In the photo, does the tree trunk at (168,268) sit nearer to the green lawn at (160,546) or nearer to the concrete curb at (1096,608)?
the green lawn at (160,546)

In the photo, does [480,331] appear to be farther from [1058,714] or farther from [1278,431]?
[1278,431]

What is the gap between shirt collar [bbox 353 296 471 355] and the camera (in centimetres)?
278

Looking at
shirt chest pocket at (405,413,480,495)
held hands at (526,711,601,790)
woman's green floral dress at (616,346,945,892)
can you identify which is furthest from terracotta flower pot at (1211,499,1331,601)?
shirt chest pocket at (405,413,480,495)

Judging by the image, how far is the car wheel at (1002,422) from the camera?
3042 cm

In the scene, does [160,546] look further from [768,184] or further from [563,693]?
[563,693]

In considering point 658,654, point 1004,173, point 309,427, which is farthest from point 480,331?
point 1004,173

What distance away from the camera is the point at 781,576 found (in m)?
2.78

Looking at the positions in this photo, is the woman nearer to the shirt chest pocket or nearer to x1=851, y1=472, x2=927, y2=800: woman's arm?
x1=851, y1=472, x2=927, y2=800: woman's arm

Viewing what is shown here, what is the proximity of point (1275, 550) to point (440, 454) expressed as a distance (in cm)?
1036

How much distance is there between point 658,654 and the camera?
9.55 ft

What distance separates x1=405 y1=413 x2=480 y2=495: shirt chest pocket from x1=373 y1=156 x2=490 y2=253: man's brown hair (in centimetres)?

====

WRITTEN TASK =>
Reproduce the entries above exactly.

SOLUTION TO THIS TASK =>
In the photo, does the tree trunk at (168,268) sit nearer to the green lawn at (160,546) or nearer to the concrete curb at (1096,608)?
the green lawn at (160,546)

In the photo, does [480,331] appear to be farther from [1058,714] or farther from [1278,431]?
[1278,431]

What is the gap between shirt collar [bbox 353 296 471 355] and the camera (in centimetres)?
278

Looking at
shirt chest pocket at (405,413,480,495)
held hands at (526,711,601,790)
woman's green floral dress at (616,346,945,892)
can you identify which is furthest from terracotta flower pot at (1211,499,1331,601)?
shirt chest pocket at (405,413,480,495)

Judging by the image, how far is the car wheel at (1002,422) from the camera?
3042 cm

In the scene, does [160,546] look further from [768,184] or further from [563,693]?
[563,693]

In considering point 658,654, point 1004,173, point 309,427, which is farthest from point 480,331?
point 1004,173

What distance away from the camera is the point at 781,576 found (in m)?
2.78

Looking at the positions in this photo, is the woman nearer to the shirt chest pocket or nearer to x1=851, y1=472, x2=927, y2=800: woman's arm?
x1=851, y1=472, x2=927, y2=800: woman's arm

Viewing what is shown here, what is the proximity of point (1275, 550) to point (440, 454) expressed as a distance (in cm)?
1036

How much distance is there between point 658,654 and the camera?
9.55 ft

What distance separates x1=405 y1=413 x2=480 y2=495: shirt chest pocket from x1=373 y1=156 x2=490 y2=253: man's brown hair (in centimetres)?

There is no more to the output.